▸ **TAREFA PROPOSTA A**:
Segundo o texto sobre Judith Butler, em que local foi realizado o I Seminário Queer?
▸ **TAREFA PROPOSTA B**:
Por favor, dê sequência ao texto sobre Judith Butler, começando logo após a última frase apresentada.

▸ **TEXTO PARA LEITURA**:
◇ ◇ ◇ ◇ ◇
Após participar de congressos em São José do Rio Preto e Salvador, a filósofa apresentou nesta quarta-feira (09/09) a conferência magna do I Seminário Queer, realizado no Sesc Vila Mariana, em São Paulo. Organizado pela revista Cult e pelo Sesc, o evento propôs debates sobre a superação das fronteiras sexuais e de gênero e suas implicações na cultura e na sociedade.
Judith Butler é um nome central neste universo por suas contribuições aos estudos feministas e queer, especialmente com a noção de gênero como performatividade e com a crítica do que ela denomina matriz heterossexual. A primeira sugere que gênero é ação – muitas e diferentes ações que, repetidas ao longo da vida, nos levam a reiterar nossa identificação com certo gênero e expressá-la ao mundo. Já a segunda estabelece como norma a conexão entre sexo, gênero e desejo em uma lógica voltada para a reprodução da espécie: uma pessoa com pênis é necessariamente um homem, que deve necessariamente sentir desejo por mulheres, que por sua vez são pessoas que necessariamente têm vagina e que necessariamente sentem desejo por homens.
Qualquer existência que não obedeça a essa norma é considerada desviante. Entre estas existências estão pessoas lésbicas, gays, trans e intersex que, assim como muitas feministas, encontraram na obra de Butler mais um instrumento para perturbar normas identitárias e sexuais que limitam possibilidades de vida e que estão no centro da violência contra mulheres e pessoas LGBTI.
◇ ◇ ◇ ◇ ◇
▸ **MATERIAL DE ORIGEM**:
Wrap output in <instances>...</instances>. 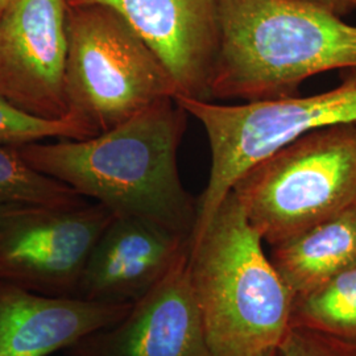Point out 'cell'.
◇ ◇ ◇ ◇ ◇
▸ **RESPOSTA ESCRITA A**:
No Sesc Vila Mariana, em São Paulo.

▸ **RESPOSTA ESCRITA B**:
“Meu trabalho com a teoria queer sempre interagiu com um movimento social mais abrangente”, comentou Butler durante a entrevista coletiva que antecedeu sua intervenção no seminário. “O aspecto dos estudos queer que eu mais valorizo diz respeito às alianças. Queer não é uma identidade. Você pode dizer ‘eu sou queer’, mas é muito estranho dizer isso. Acho que queer é uma maneira de nomear um movimento que toma uma direção diferente daquela esperada. Então pertencer a um movimento queer é contestar as normas dominantes e o processo de normalização que torna tão difícil para pessoas lésbicas, gays, bissexuais, intersex, trans, viver mais aberta e facilmente e aparecer no espaço público.”
Para a filósofa, as alianças que caracterizam o movimento queer vão além das questões sexuais e de gênero. “Recentemente eu tenho sentido que o ativismo queer é mais eficiente quando se alia a grupos de pessoas que estão lutando contra a precariedade econômica e a privação política. E acho que a ideia de alianças que é tão importante para o movimento queer deve continuar se expandindo, para que a gente possa construir uma esquerda que se oponha a crescentes desigualdades econômicas, racismo, homofobia e sexismo. Acho que essa é uma maneira de pensar em coalizões em toda a sua complexidade e com todas as suas dificuldades.”
Esta foi a principal questão abordada pela filósofa em sua conferência, intitulada Rethinking vulnerability and resistance (“Repensando a vulnerabilidade e a resistência”, em tradução livre). Butler explicou que hoje tem se dedicado principalmente à questão da precariedade e às mobilizações globais contra as desigualdades econômicas, sociais e políticas, que produzem cada vez mais populações “designadas como dispensáveis e indignas de luto”.
Nesse sentido, os movimentos e as políticas denominados queer podem seguir fazendo sentido se a palavra mantiver pelo menos dois sentidos, diz Butler: “um deles diz respeito a divergência, desvio da norma, se abrir para possibilidades; o segundo diz respeito à aliança entre grupos de pessoas que não teriam muito em comum e entre os quais há inclusive, às vezes, desconfiança e antagonismo.” Este último sentido abarca também a “afirmação de diferenças que não podem ser superadas por uma identidade unificada”.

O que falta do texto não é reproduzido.